Я подумал: «Жаль, что нет старика Макарио, он бы ему не дал врать». И от этой мысли мне стало грустно.
— Вы откуда едете? — спросил помещик.
— Из ссылки.
— А, последняя революция?
— Вроде бы.
— Хорошо еще, что цивилисты[27]
разрешили вам так скоро вернуться, — проворчал толстяк.— Мы не имели к революции прямого касательства, — возразил пассажир, которого звали Осуна. — Я хочу сказать, не участвовали в восстании.
— Ну, ясное дело, вас рикошетом ударило!
— Нуньес и я собирались стать адвокатами. Куэльяр работал в газете «Патриа».
— Рыл траншеи в бумагах, — сказал Куэльяр без улыбки.
— Мы познакомились на барже, когда нас отправляли в ссылку.
— А теперь все втроем возвращаемся, — сказал Нуньес.
— А я — цивилист, мое поместье в Каасапа. Я и подавно не участвовал в восстании. У меня у самого съели коров. Так что…
— Революции пожирают все, что попадется им на пути, — вмешался Нуньес. Его голос скрипел, словно царапался о хрящик крючковатого носа.
—..я еду в Асунсьон требовать у правительства возмещения убытков. Теперь у власти как раз моя партия.
— Вам повезло. Хоть у вас и съели коров, но вы можете просить компенсацию. А каково тем, кто погиб?
— Тем уже ничего не нужно, — сказал помещик.
— Конечно, — отозвался Осуна. — Их самих ест земля.
— Ладно, будет, — сказал помещик примирительно. — Нечего себе портить нервы. «От судьбы не уйдешь», — квакнула лягушка из клюва аиста. — Живот толстяка снова затрясся от прятавшегося в нем смеха. — Давайте и мы поедим. Скоро Борха. Лепешки там хорошие.
Поезд остановился. Все было как в Итапе. Пассажиры входили, выходили, шумели.

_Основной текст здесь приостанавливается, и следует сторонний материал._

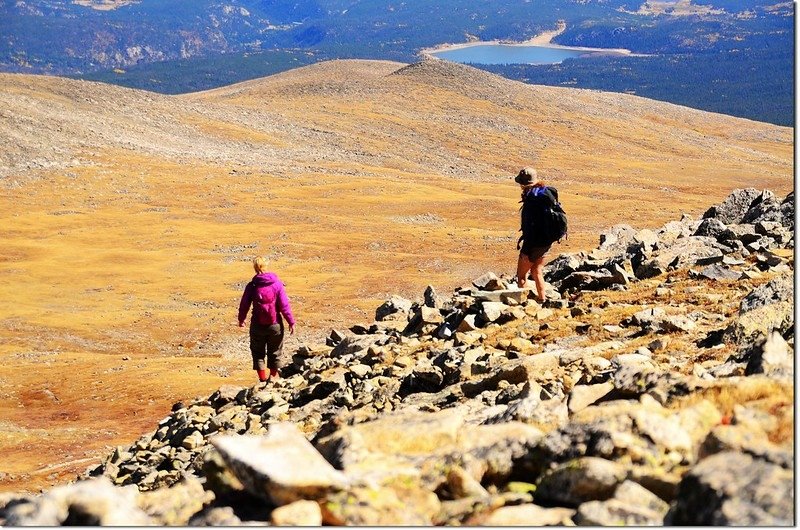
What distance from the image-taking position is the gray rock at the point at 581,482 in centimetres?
524

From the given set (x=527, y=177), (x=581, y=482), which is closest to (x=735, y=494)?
(x=581, y=482)

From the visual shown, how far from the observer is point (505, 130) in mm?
92000

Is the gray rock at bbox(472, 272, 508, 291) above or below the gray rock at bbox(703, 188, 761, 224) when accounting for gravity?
below

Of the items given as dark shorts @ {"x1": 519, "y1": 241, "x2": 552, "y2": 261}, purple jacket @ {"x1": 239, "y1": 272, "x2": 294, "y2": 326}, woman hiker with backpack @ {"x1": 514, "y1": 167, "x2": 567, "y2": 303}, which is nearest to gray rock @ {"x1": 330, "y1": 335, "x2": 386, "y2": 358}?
purple jacket @ {"x1": 239, "y1": 272, "x2": 294, "y2": 326}

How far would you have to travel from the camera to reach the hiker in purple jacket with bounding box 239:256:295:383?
14.0m

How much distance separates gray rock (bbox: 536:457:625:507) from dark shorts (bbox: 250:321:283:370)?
9454mm

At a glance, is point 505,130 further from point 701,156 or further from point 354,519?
point 354,519

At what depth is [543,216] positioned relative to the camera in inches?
534

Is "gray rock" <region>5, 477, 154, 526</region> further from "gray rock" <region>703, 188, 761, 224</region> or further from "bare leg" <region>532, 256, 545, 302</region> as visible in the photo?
"gray rock" <region>703, 188, 761, 224</region>

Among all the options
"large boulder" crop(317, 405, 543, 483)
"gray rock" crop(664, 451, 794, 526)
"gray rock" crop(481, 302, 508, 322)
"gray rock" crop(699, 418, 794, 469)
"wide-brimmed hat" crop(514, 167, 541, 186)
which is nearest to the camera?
"gray rock" crop(664, 451, 794, 526)

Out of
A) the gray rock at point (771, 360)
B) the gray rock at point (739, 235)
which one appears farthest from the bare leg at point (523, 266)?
the gray rock at point (771, 360)

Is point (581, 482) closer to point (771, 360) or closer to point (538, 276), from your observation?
point (771, 360)

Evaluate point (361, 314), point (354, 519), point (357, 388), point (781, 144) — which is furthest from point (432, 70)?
point (354, 519)

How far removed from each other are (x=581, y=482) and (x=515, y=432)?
1075mm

По ту сторону путей, на перроне, торговки громко расхваливали свой товар. Лица землистого цвета, на головах корзины с провизией, во рту дымящиеся окурки сигар, голоса пронзительные, как у крикливых птиц.
Все то же самое.
Толстяк высунулся в окно и загородил его своей тушей. Он отвел руку назад, запустил ее в маленькое отделение кобуры, украшенной серебряными кольцами, вытащил пригоршню мелких монет и накупил лепешек и бананов. Солнечный зайчик от перстня прыгнул на смуглое лицо торговки. Помещик попросил еще кувшин алохи и осушил его залпом вместе со всем, что там плавало: с веточками, шелухой и дохлыми мошками.
Я умирал от жажды.
Стук колес спугнул окружающие предметы, и они опять стремительно понеслись назад. Снова завертелся гигантский зеленый волчок. Закружились дома, поля, стада, дальние лесные урочища.
— Закусим, сеньоры!
Помещик разделил между своими попутчиками лепешки и плотные гроздья золотых бананов. Все четверо жадно ели, в лад работая челюстями.

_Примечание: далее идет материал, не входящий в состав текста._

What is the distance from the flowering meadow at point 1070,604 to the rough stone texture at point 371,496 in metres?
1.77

Дамиана сидела усталая, растерянная, ее клонило ко сну. Она начисто забыла о нашей корзинке с едой, а у меня текли слюнки. Но я не выдавал себя ни взглядом, ни жестом. Мне хотелось показать ей, что я настоящий мужчина, что это я ее сопровождаю, а не она опекает меня. Она, наверно, думала о своем муже, который сидел в асунсьонской тюрьме. Бывало, стирая на реке, она мне о нем рассказывала. Тогда миловидное лицо Дамианы становилось грустным, озабоченным. Ее молодая складная фигура застывала над водой, и я видел ее тень на песчаном дне, где егозили крохотные рыбешки, приплывавшие поклевать мыльную пену. Теперь же серое от пыли лицо Дамианы казалось постаревшим.

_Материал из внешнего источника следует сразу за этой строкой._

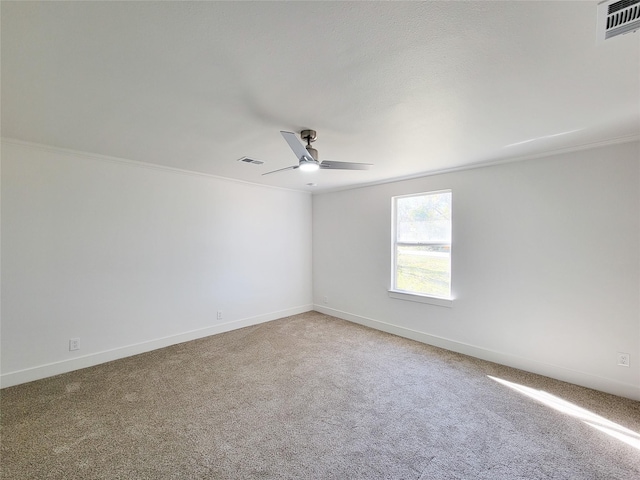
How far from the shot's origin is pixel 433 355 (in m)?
3.56

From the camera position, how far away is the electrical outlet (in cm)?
262

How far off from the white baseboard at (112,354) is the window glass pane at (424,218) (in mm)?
2820

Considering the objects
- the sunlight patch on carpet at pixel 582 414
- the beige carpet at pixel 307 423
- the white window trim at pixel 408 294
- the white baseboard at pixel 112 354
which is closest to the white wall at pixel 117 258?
the white baseboard at pixel 112 354

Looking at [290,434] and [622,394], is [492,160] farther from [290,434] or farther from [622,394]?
[290,434]

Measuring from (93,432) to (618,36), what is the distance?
13.3 feet

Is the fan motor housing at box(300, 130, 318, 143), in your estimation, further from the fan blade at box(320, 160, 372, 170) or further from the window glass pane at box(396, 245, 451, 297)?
the window glass pane at box(396, 245, 451, 297)

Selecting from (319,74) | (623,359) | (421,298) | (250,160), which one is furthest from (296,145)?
(623,359)

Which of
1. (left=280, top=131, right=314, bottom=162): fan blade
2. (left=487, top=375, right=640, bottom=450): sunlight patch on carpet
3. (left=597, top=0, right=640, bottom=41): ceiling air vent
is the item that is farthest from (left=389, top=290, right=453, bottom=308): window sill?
(left=597, top=0, right=640, bottom=41): ceiling air vent

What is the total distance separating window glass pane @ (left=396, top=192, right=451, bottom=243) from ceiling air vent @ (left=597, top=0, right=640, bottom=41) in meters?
2.66

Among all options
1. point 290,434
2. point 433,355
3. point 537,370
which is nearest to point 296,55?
point 290,434

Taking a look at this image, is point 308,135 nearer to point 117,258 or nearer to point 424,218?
point 424,218

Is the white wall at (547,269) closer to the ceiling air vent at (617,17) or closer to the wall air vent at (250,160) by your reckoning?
the ceiling air vent at (617,17)

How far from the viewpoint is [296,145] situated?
2.06 metres

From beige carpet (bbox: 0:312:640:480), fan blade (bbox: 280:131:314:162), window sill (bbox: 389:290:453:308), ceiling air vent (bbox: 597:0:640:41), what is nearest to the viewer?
ceiling air vent (bbox: 597:0:640:41)
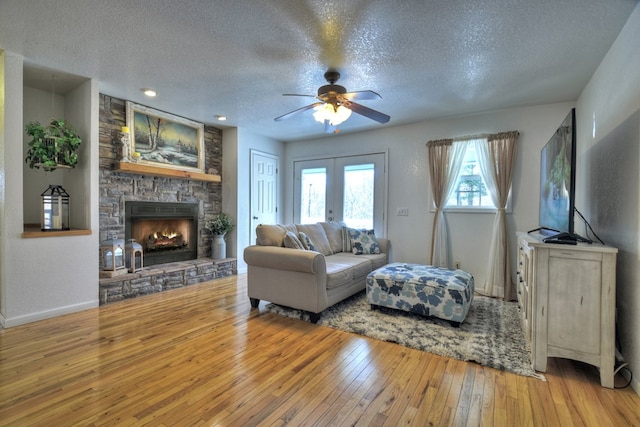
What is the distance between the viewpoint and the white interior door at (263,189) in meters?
5.31

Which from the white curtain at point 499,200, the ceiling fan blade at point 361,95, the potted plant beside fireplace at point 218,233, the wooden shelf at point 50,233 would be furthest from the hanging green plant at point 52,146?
the white curtain at point 499,200

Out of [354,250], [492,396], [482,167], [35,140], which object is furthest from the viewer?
[354,250]

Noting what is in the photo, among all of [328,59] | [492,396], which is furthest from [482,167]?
[492,396]

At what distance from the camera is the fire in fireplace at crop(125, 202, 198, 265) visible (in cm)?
405

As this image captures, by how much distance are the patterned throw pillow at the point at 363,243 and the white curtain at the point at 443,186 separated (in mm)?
862

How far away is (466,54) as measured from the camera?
98.5 inches

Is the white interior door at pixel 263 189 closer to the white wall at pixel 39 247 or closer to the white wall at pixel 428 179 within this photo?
the white wall at pixel 428 179

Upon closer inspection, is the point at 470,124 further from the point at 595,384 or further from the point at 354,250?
the point at 595,384

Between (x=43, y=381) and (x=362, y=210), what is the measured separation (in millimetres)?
4266

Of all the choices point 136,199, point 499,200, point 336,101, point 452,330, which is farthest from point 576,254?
point 136,199

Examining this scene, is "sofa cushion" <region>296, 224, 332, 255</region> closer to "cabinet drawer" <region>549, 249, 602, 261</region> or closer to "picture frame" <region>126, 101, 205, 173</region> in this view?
"picture frame" <region>126, 101, 205, 173</region>

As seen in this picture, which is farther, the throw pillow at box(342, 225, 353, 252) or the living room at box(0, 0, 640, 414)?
the throw pillow at box(342, 225, 353, 252)

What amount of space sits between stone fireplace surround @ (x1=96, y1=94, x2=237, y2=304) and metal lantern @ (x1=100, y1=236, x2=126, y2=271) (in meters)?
0.18

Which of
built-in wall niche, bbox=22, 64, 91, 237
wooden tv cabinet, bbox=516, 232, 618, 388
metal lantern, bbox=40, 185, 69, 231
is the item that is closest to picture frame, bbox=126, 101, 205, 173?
built-in wall niche, bbox=22, 64, 91, 237
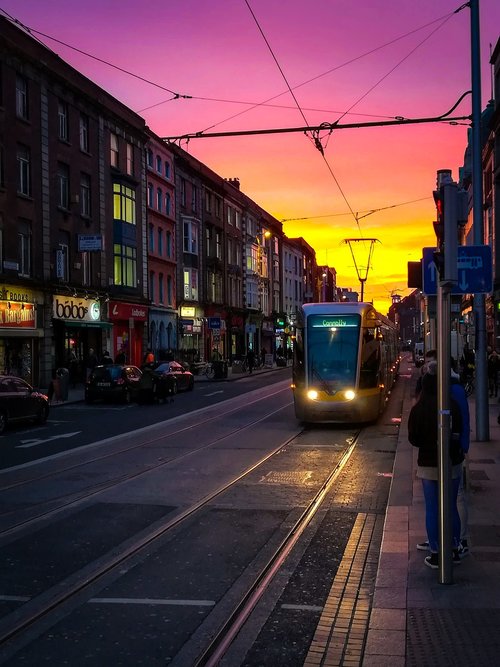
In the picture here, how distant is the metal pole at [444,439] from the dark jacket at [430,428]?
49cm

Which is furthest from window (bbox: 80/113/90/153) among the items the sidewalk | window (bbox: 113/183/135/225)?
the sidewalk

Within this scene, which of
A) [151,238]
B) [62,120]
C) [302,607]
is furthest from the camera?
[151,238]

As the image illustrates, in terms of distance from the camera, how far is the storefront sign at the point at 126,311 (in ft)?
135

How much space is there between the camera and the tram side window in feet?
61.1

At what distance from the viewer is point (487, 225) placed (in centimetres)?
4741

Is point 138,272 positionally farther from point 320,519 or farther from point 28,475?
point 320,519

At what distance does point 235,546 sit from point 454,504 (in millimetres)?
2365

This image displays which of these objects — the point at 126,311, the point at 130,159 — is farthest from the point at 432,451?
the point at 130,159

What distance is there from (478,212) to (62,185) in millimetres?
26344

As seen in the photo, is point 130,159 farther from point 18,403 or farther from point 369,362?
point 369,362

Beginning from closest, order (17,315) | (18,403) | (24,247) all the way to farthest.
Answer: (18,403), (17,315), (24,247)

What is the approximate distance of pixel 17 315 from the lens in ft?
104

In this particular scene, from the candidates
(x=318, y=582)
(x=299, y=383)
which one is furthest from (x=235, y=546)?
(x=299, y=383)

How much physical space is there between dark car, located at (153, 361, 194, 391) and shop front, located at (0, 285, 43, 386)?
5.71 m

Иностранец по-прежнему дремал. Иногда он стряхивал с ресниц сон и глядел так, будто рассматривал нас из прекрасного далека своей родины. Вот только я не мог угадать, где она находится.
Младенец заплакал и задергался, как лягушонок. Дамиана накинула плащ и принялась кормить ребенка. Вдруг порыв ветра надул плащ и приоткрыл розовую, в голубых прожилках грудь, по которой текло молоко. Рот у меня наполнился слюной. Я даже разозлился на больного младенца, транжирившего такое богатство.
— Что с твоим сыном?
Дамиана заморгала от неожиданности. Рядом с ней сидела старуха и обмахивалась ивовым веером с вышивкой, изображавшей сердце Иисуса.
— Что с ним?
— Не знаю, — ответила неохотно Дамиана. — Везу его к доктору. В Асунсьон.
— Господи, в этакую даль! — закудахтала старуха. — Может, пустяк какой. Будто уж травами и вылечить нельзя.